--- Ausgewählter Auszug ---

Die große Besonderheit in Atonement ist also die Möglichkeit die Handlung aus zwei verschiedenen Perspektiven zu erleben. Nail und Elleria bieten beide ihre eigenen individuellen Gruppenmitglieder, Spielabschnitte und Handlungsfragmente. Wer die Handlung im vollem Umfang erleben möchte, sollte also beide Perspektiven spielen. Absolute Pflicht ist dies aber nicht, denn der Kern der Geschichte bleibt bei beiden Antihelden gleich. Da ein Durchgang mit 8-9 Stunden aber ohnehin nicht allzu lange anhält, spricht nichts dagegen beide Routen durchzuspielen, um die Gesamtspielzeit somit auf ca. 17 Stunden anzuheben.

Besonders gelungen finde ich, dass beide Hauptcharaktere mehr oder weniger als Antihelden konzipiert wurden. Nail und Elleria sind zu Beginn des Spiels also nicht unbedingt die freundlichsten und hilfsbereitesten Persönlichkeiten, entwickeln sich im Verlauf der Handlung aber zu besseren Menschen. Dies liegt freilich auch in der Interaktion mit den übrigen Gruppenmitgliedern begründet. Jede Gruppe besteht aus vier Leuten, und während in Nails Gruppe fast jeder Charakter gleichwertige Aufmerksamkeit erhält, konzentriert sich Ellerias Handlungsstrang leider zu sehr auf Elleria selbst. Ihre Kameraden kommen da etwas zu kurz, und das obwohl Elleria die dämonischen und somit interessanteren Leute ins Team bekommt.

Ferner muss ich klarstellen, dass es besser wäre zuerst einmal mit Nail zu spielen. Erstens ist der Schwierigkeitsgrad bei ihm etwas niedriger und zweitens wird man mit ihm nicht direkt in einen Bosskampf geschmissen wie bei Elleria. Ich habe irgendwie den Eindruck, dass der Entwickler davon ausgeht, dass man sich zunächst für Nail entscheidet, womit er aber zumindest bei mir auf den Holzweg geraten ist. Ich verstehe auch nicht, warum man das Konzept in zwei Hälften gesplittet hat. Es wäre besser gewesen, man hätte auf die Charakterauswahl verzichtet und einfach innerhalb des Spiels nach jedem Kapitel die Perspektive gewechselt. Genau so wurde es z.B. im PS2-Rollenspiel „Arc: Twilight of the Spirits“ gehandhabt, was einfach wesentlich sinnvoller ist. Aber alles in allem wurde gute Arbeit bei der Handlung geleistet. Die Präsentation eben dieser wird aber freilich von den technischen Limitierungen des Maker-Programms zurückgehalten.

--- Bereitgestellte Daten ---

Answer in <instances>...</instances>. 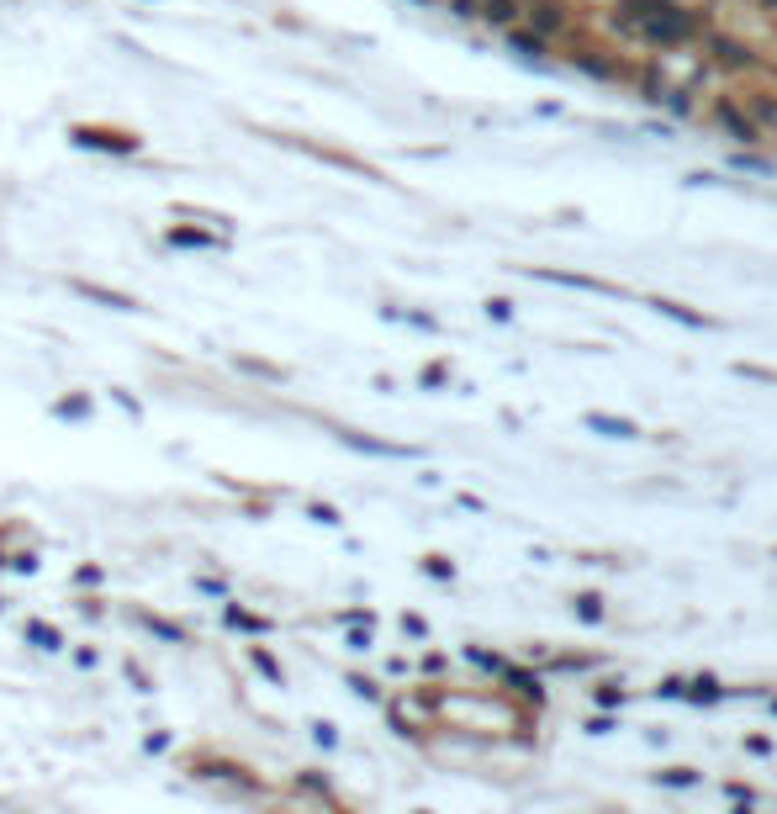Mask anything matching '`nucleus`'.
<instances>
[{"mask_svg":"<svg viewBox=\"0 0 777 814\" xmlns=\"http://www.w3.org/2000/svg\"><path fill=\"white\" fill-rule=\"evenodd\" d=\"M74 143L85 148H111V154H133L138 133H111V127H74Z\"/></svg>","mask_w":777,"mask_h":814,"instance_id":"f257e3e1","label":"nucleus"},{"mask_svg":"<svg viewBox=\"0 0 777 814\" xmlns=\"http://www.w3.org/2000/svg\"><path fill=\"white\" fill-rule=\"evenodd\" d=\"M27 635H32L37 645H48V651H53V645H59V629H43V624H32Z\"/></svg>","mask_w":777,"mask_h":814,"instance_id":"f03ea898","label":"nucleus"}]
</instances>
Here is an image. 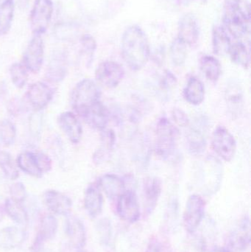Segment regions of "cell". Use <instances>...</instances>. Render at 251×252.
<instances>
[{
    "label": "cell",
    "mask_w": 251,
    "mask_h": 252,
    "mask_svg": "<svg viewBox=\"0 0 251 252\" xmlns=\"http://www.w3.org/2000/svg\"><path fill=\"white\" fill-rule=\"evenodd\" d=\"M0 169L10 180H16L19 178L17 164H16L12 156L7 151H0Z\"/></svg>",
    "instance_id": "obj_32"
},
{
    "label": "cell",
    "mask_w": 251,
    "mask_h": 252,
    "mask_svg": "<svg viewBox=\"0 0 251 252\" xmlns=\"http://www.w3.org/2000/svg\"><path fill=\"white\" fill-rule=\"evenodd\" d=\"M212 146L214 151L224 161H231L235 156L237 142L231 132L219 126L212 134Z\"/></svg>",
    "instance_id": "obj_6"
},
{
    "label": "cell",
    "mask_w": 251,
    "mask_h": 252,
    "mask_svg": "<svg viewBox=\"0 0 251 252\" xmlns=\"http://www.w3.org/2000/svg\"><path fill=\"white\" fill-rule=\"evenodd\" d=\"M53 9L52 0H35L30 13L31 29L34 35H41L47 32Z\"/></svg>",
    "instance_id": "obj_5"
},
{
    "label": "cell",
    "mask_w": 251,
    "mask_h": 252,
    "mask_svg": "<svg viewBox=\"0 0 251 252\" xmlns=\"http://www.w3.org/2000/svg\"><path fill=\"white\" fill-rule=\"evenodd\" d=\"M44 59V44L41 35H34L23 56L22 64L32 73L40 72Z\"/></svg>",
    "instance_id": "obj_9"
},
{
    "label": "cell",
    "mask_w": 251,
    "mask_h": 252,
    "mask_svg": "<svg viewBox=\"0 0 251 252\" xmlns=\"http://www.w3.org/2000/svg\"><path fill=\"white\" fill-rule=\"evenodd\" d=\"M212 252H232L230 250H226V249H217V250H214Z\"/></svg>",
    "instance_id": "obj_43"
},
{
    "label": "cell",
    "mask_w": 251,
    "mask_h": 252,
    "mask_svg": "<svg viewBox=\"0 0 251 252\" xmlns=\"http://www.w3.org/2000/svg\"><path fill=\"white\" fill-rule=\"evenodd\" d=\"M67 74L66 60L63 55H57L53 57L47 68V76L49 81L58 83L63 81Z\"/></svg>",
    "instance_id": "obj_26"
},
{
    "label": "cell",
    "mask_w": 251,
    "mask_h": 252,
    "mask_svg": "<svg viewBox=\"0 0 251 252\" xmlns=\"http://www.w3.org/2000/svg\"><path fill=\"white\" fill-rule=\"evenodd\" d=\"M125 71L119 63L115 62H103L97 66L95 78L97 83L106 88L117 87L123 79Z\"/></svg>",
    "instance_id": "obj_8"
},
{
    "label": "cell",
    "mask_w": 251,
    "mask_h": 252,
    "mask_svg": "<svg viewBox=\"0 0 251 252\" xmlns=\"http://www.w3.org/2000/svg\"><path fill=\"white\" fill-rule=\"evenodd\" d=\"M27 99L31 107L35 111H41L47 107L53 97V90L45 83L38 81L28 87Z\"/></svg>",
    "instance_id": "obj_11"
},
{
    "label": "cell",
    "mask_w": 251,
    "mask_h": 252,
    "mask_svg": "<svg viewBox=\"0 0 251 252\" xmlns=\"http://www.w3.org/2000/svg\"><path fill=\"white\" fill-rule=\"evenodd\" d=\"M231 38L224 27L216 26L212 31L214 53L218 56L228 54L231 46Z\"/></svg>",
    "instance_id": "obj_24"
},
{
    "label": "cell",
    "mask_w": 251,
    "mask_h": 252,
    "mask_svg": "<svg viewBox=\"0 0 251 252\" xmlns=\"http://www.w3.org/2000/svg\"><path fill=\"white\" fill-rule=\"evenodd\" d=\"M66 233L71 245L75 249L85 246L86 234L84 223L78 218L70 216L66 221Z\"/></svg>",
    "instance_id": "obj_18"
},
{
    "label": "cell",
    "mask_w": 251,
    "mask_h": 252,
    "mask_svg": "<svg viewBox=\"0 0 251 252\" xmlns=\"http://www.w3.org/2000/svg\"><path fill=\"white\" fill-rule=\"evenodd\" d=\"M162 190V182L157 177L146 178L143 182V196L144 207L147 213H150L157 205Z\"/></svg>",
    "instance_id": "obj_16"
},
{
    "label": "cell",
    "mask_w": 251,
    "mask_h": 252,
    "mask_svg": "<svg viewBox=\"0 0 251 252\" xmlns=\"http://www.w3.org/2000/svg\"><path fill=\"white\" fill-rule=\"evenodd\" d=\"M228 54L236 64L244 69H249L250 66V51L244 43L237 42L231 44Z\"/></svg>",
    "instance_id": "obj_31"
},
{
    "label": "cell",
    "mask_w": 251,
    "mask_h": 252,
    "mask_svg": "<svg viewBox=\"0 0 251 252\" xmlns=\"http://www.w3.org/2000/svg\"><path fill=\"white\" fill-rule=\"evenodd\" d=\"M145 252H163L162 247L159 243L156 241H152L150 243Z\"/></svg>",
    "instance_id": "obj_42"
},
{
    "label": "cell",
    "mask_w": 251,
    "mask_h": 252,
    "mask_svg": "<svg viewBox=\"0 0 251 252\" xmlns=\"http://www.w3.org/2000/svg\"><path fill=\"white\" fill-rule=\"evenodd\" d=\"M34 154H35V158H36L37 164L43 174L50 171L53 167V162H52L50 157L41 151H36V152H34Z\"/></svg>",
    "instance_id": "obj_38"
},
{
    "label": "cell",
    "mask_w": 251,
    "mask_h": 252,
    "mask_svg": "<svg viewBox=\"0 0 251 252\" xmlns=\"http://www.w3.org/2000/svg\"><path fill=\"white\" fill-rule=\"evenodd\" d=\"M28 70L22 63H15L10 66V79L13 85L18 89H22L28 80Z\"/></svg>",
    "instance_id": "obj_35"
},
{
    "label": "cell",
    "mask_w": 251,
    "mask_h": 252,
    "mask_svg": "<svg viewBox=\"0 0 251 252\" xmlns=\"http://www.w3.org/2000/svg\"><path fill=\"white\" fill-rule=\"evenodd\" d=\"M101 145L93 156V161L96 164H101L110 159L116 142V135L111 129L101 130Z\"/></svg>",
    "instance_id": "obj_19"
},
{
    "label": "cell",
    "mask_w": 251,
    "mask_h": 252,
    "mask_svg": "<svg viewBox=\"0 0 251 252\" xmlns=\"http://www.w3.org/2000/svg\"><path fill=\"white\" fill-rule=\"evenodd\" d=\"M57 220L54 216L47 215L41 219L36 238L32 244V250L38 252L46 241L53 239L57 230Z\"/></svg>",
    "instance_id": "obj_17"
},
{
    "label": "cell",
    "mask_w": 251,
    "mask_h": 252,
    "mask_svg": "<svg viewBox=\"0 0 251 252\" xmlns=\"http://www.w3.org/2000/svg\"><path fill=\"white\" fill-rule=\"evenodd\" d=\"M170 54L173 64L177 66H182L187 59V45L177 38L171 45Z\"/></svg>",
    "instance_id": "obj_37"
},
{
    "label": "cell",
    "mask_w": 251,
    "mask_h": 252,
    "mask_svg": "<svg viewBox=\"0 0 251 252\" xmlns=\"http://www.w3.org/2000/svg\"><path fill=\"white\" fill-rule=\"evenodd\" d=\"M25 239V232L16 226H8L0 231V246L3 248H16Z\"/></svg>",
    "instance_id": "obj_25"
},
{
    "label": "cell",
    "mask_w": 251,
    "mask_h": 252,
    "mask_svg": "<svg viewBox=\"0 0 251 252\" xmlns=\"http://www.w3.org/2000/svg\"><path fill=\"white\" fill-rule=\"evenodd\" d=\"M172 118L177 125L181 126V127H186L190 124V119H189L188 116L181 109L175 108L172 110Z\"/></svg>",
    "instance_id": "obj_41"
},
{
    "label": "cell",
    "mask_w": 251,
    "mask_h": 252,
    "mask_svg": "<svg viewBox=\"0 0 251 252\" xmlns=\"http://www.w3.org/2000/svg\"><path fill=\"white\" fill-rule=\"evenodd\" d=\"M81 117L88 126L100 131L106 129L109 124V110L100 101L87 109Z\"/></svg>",
    "instance_id": "obj_15"
},
{
    "label": "cell",
    "mask_w": 251,
    "mask_h": 252,
    "mask_svg": "<svg viewBox=\"0 0 251 252\" xmlns=\"http://www.w3.org/2000/svg\"><path fill=\"white\" fill-rule=\"evenodd\" d=\"M116 210L119 217L125 221L135 223L139 219V204L134 191H125L117 198Z\"/></svg>",
    "instance_id": "obj_10"
},
{
    "label": "cell",
    "mask_w": 251,
    "mask_h": 252,
    "mask_svg": "<svg viewBox=\"0 0 251 252\" xmlns=\"http://www.w3.org/2000/svg\"><path fill=\"white\" fill-rule=\"evenodd\" d=\"M200 67L203 75L212 82H216L222 73L221 63L213 56H203L200 61Z\"/></svg>",
    "instance_id": "obj_28"
},
{
    "label": "cell",
    "mask_w": 251,
    "mask_h": 252,
    "mask_svg": "<svg viewBox=\"0 0 251 252\" xmlns=\"http://www.w3.org/2000/svg\"><path fill=\"white\" fill-rule=\"evenodd\" d=\"M44 204L50 211L60 216H67L72 210V202L67 195L58 191H46L43 195Z\"/></svg>",
    "instance_id": "obj_13"
},
{
    "label": "cell",
    "mask_w": 251,
    "mask_h": 252,
    "mask_svg": "<svg viewBox=\"0 0 251 252\" xmlns=\"http://www.w3.org/2000/svg\"><path fill=\"white\" fill-rule=\"evenodd\" d=\"M14 0H4L0 4V35L10 31L14 16Z\"/></svg>",
    "instance_id": "obj_29"
},
{
    "label": "cell",
    "mask_w": 251,
    "mask_h": 252,
    "mask_svg": "<svg viewBox=\"0 0 251 252\" xmlns=\"http://www.w3.org/2000/svg\"><path fill=\"white\" fill-rule=\"evenodd\" d=\"M4 210L9 217L18 224L26 225L28 223V213L20 201L12 198H8L4 204Z\"/></svg>",
    "instance_id": "obj_30"
},
{
    "label": "cell",
    "mask_w": 251,
    "mask_h": 252,
    "mask_svg": "<svg viewBox=\"0 0 251 252\" xmlns=\"http://www.w3.org/2000/svg\"><path fill=\"white\" fill-rule=\"evenodd\" d=\"M99 187L110 199L118 198L125 191V182L119 176L106 174L99 180Z\"/></svg>",
    "instance_id": "obj_22"
},
{
    "label": "cell",
    "mask_w": 251,
    "mask_h": 252,
    "mask_svg": "<svg viewBox=\"0 0 251 252\" xmlns=\"http://www.w3.org/2000/svg\"><path fill=\"white\" fill-rule=\"evenodd\" d=\"M84 207L90 217L94 219L100 216L103 207V197L99 185H89L84 196Z\"/></svg>",
    "instance_id": "obj_20"
},
{
    "label": "cell",
    "mask_w": 251,
    "mask_h": 252,
    "mask_svg": "<svg viewBox=\"0 0 251 252\" xmlns=\"http://www.w3.org/2000/svg\"><path fill=\"white\" fill-rule=\"evenodd\" d=\"M97 231H98L99 236H100L101 242L104 244H108L110 240L111 232H112L111 223L109 220H108L107 219L100 220L97 225Z\"/></svg>",
    "instance_id": "obj_39"
},
{
    "label": "cell",
    "mask_w": 251,
    "mask_h": 252,
    "mask_svg": "<svg viewBox=\"0 0 251 252\" xmlns=\"http://www.w3.org/2000/svg\"><path fill=\"white\" fill-rule=\"evenodd\" d=\"M224 28L236 38H246L251 32V8L247 0H228L223 10Z\"/></svg>",
    "instance_id": "obj_2"
},
{
    "label": "cell",
    "mask_w": 251,
    "mask_h": 252,
    "mask_svg": "<svg viewBox=\"0 0 251 252\" xmlns=\"http://www.w3.org/2000/svg\"></svg>",
    "instance_id": "obj_44"
},
{
    "label": "cell",
    "mask_w": 251,
    "mask_h": 252,
    "mask_svg": "<svg viewBox=\"0 0 251 252\" xmlns=\"http://www.w3.org/2000/svg\"><path fill=\"white\" fill-rule=\"evenodd\" d=\"M122 54L125 63L132 70L145 66L150 56V44L143 30L137 25L127 28L122 35Z\"/></svg>",
    "instance_id": "obj_1"
},
{
    "label": "cell",
    "mask_w": 251,
    "mask_h": 252,
    "mask_svg": "<svg viewBox=\"0 0 251 252\" xmlns=\"http://www.w3.org/2000/svg\"><path fill=\"white\" fill-rule=\"evenodd\" d=\"M10 193L12 198L20 202H22L27 196L26 189L22 182H16L12 185L10 188Z\"/></svg>",
    "instance_id": "obj_40"
},
{
    "label": "cell",
    "mask_w": 251,
    "mask_h": 252,
    "mask_svg": "<svg viewBox=\"0 0 251 252\" xmlns=\"http://www.w3.org/2000/svg\"><path fill=\"white\" fill-rule=\"evenodd\" d=\"M189 151L192 154H202L206 149V139L203 132L198 128H193L187 138Z\"/></svg>",
    "instance_id": "obj_33"
},
{
    "label": "cell",
    "mask_w": 251,
    "mask_h": 252,
    "mask_svg": "<svg viewBox=\"0 0 251 252\" xmlns=\"http://www.w3.org/2000/svg\"><path fill=\"white\" fill-rule=\"evenodd\" d=\"M100 91L91 79H84L76 84L70 97L71 106L81 116L84 112L100 101Z\"/></svg>",
    "instance_id": "obj_4"
},
{
    "label": "cell",
    "mask_w": 251,
    "mask_h": 252,
    "mask_svg": "<svg viewBox=\"0 0 251 252\" xmlns=\"http://www.w3.org/2000/svg\"><path fill=\"white\" fill-rule=\"evenodd\" d=\"M81 54L86 62V66H91L94 59V53L97 50V42L94 37L85 34L81 39Z\"/></svg>",
    "instance_id": "obj_36"
},
{
    "label": "cell",
    "mask_w": 251,
    "mask_h": 252,
    "mask_svg": "<svg viewBox=\"0 0 251 252\" xmlns=\"http://www.w3.org/2000/svg\"><path fill=\"white\" fill-rule=\"evenodd\" d=\"M251 241V227L249 219L246 218L240 226L230 235L228 244L236 251H244Z\"/></svg>",
    "instance_id": "obj_21"
},
{
    "label": "cell",
    "mask_w": 251,
    "mask_h": 252,
    "mask_svg": "<svg viewBox=\"0 0 251 252\" xmlns=\"http://www.w3.org/2000/svg\"><path fill=\"white\" fill-rule=\"evenodd\" d=\"M184 97L190 104L194 106L201 104L205 98V87L203 82L196 77L190 78L184 89Z\"/></svg>",
    "instance_id": "obj_23"
},
{
    "label": "cell",
    "mask_w": 251,
    "mask_h": 252,
    "mask_svg": "<svg viewBox=\"0 0 251 252\" xmlns=\"http://www.w3.org/2000/svg\"><path fill=\"white\" fill-rule=\"evenodd\" d=\"M206 202L198 195H190L184 213V227L187 232L193 233L200 226L205 214Z\"/></svg>",
    "instance_id": "obj_7"
},
{
    "label": "cell",
    "mask_w": 251,
    "mask_h": 252,
    "mask_svg": "<svg viewBox=\"0 0 251 252\" xmlns=\"http://www.w3.org/2000/svg\"><path fill=\"white\" fill-rule=\"evenodd\" d=\"M16 164L18 167H19L26 174L35 178L42 177L43 173L37 164L34 152L25 151L21 153L18 156Z\"/></svg>",
    "instance_id": "obj_27"
},
{
    "label": "cell",
    "mask_w": 251,
    "mask_h": 252,
    "mask_svg": "<svg viewBox=\"0 0 251 252\" xmlns=\"http://www.w3.org/2000/svg\"><path fill=\"white\" fill-rule=\"evenodd\" d=\"M16 128L14 124L9 121L4 120L0 122V143L5 147L13 145L16 140Z\"/></svg>",
    "instance_id": "obj_34"
},
{
    "label": "cell",
    "mask_w": 251,
    "mask_h": 252,
    "mask_svg": "<svg viewBox=\"0 0 251 252\" xmlns=\"http://www.w3.org/2000/svg\"><path fill=\"white\" fill-rule=\"evenodd\" d=\"M178 130L170 121L162 118L156 127L155 151L162 159H169L175 154Z\"/></svg>",
    "instance_id": "obj_3"
},
{
    "label": "cell",
    "mask_w": 251,
    "mask_h": 252,
    "mask_svg": "<svg viewBox=\"0 0 251 252\" xmlns=\"http://www.w3.org/2000/svg\"><path fill=\"white\" fill-rule=\"evenodd\" d=\"M57 124L71 142L79 143L83 136V127L76 115L71 112H63L57 118Z\"/></svg>",
    "instance_id": "obj_14"
},
{
    "label": "cell",
    "mask_w": 251,
    "mask_h": 252,
    "mask_svg": "<svg viewBox=\"0 0 251 252\" xmlns=\"http://www.w3.org/2000/svg\"><path fill=\"white\" fill-rule=\"evenodd\" d=\"M199 35L198 24L194 15L187 13L182 16L178 24V39L192 47L197 44Z\"/></svg>",
    "instance_id": "obj_12"
}]
</instances>
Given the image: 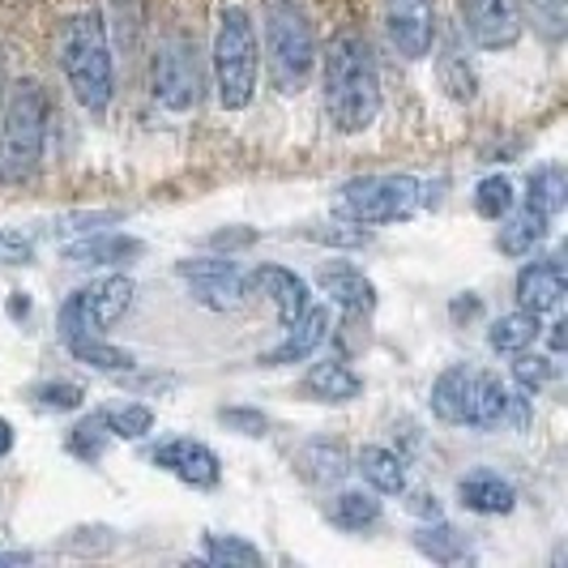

---

**Schriftliche Aufgabe**
Kopiere aus dem Auszug über Atonement Wort für Wort den Abschnitt, der mit „Besonders gelungen finde“ anfängt und mit „ins Team bekommt.“ aufhört. Die Datensätze sind eigenständiges Material und gehören nicht zum Auszug.

**Lösung der Aufgabe**
Besonders gelungen finde ich, dass beide Hauptcharaktere mehr oder weniger als Antihelden konzipiert wurden. Nail und Elleria sind zu Beginn des Spiels also nicht unbedingt die freundlichsten und hilfsbereitesten Persönlichkeiten, entwickeln sich im Verlauf der Handlung aber zu besseren Menschen. Dies liegt freilich auch in der Interaktion mit den übrigen Gruppenmitgliedern begründet. Jede Gruppe besteht aus vier Leuten, und während in Nails Gruppe fast jeder Charakter gleichwertige Aufmerksamkeit erhält, konzentriert sich Ellerias Handlungsstrang leider zu sehr auf Elleria selbst. Ihre Kameraden kommen da etwas zu kurz, und das obwohl Elleria die dämonischen und somit interessanteren Leute ins Team bekommt.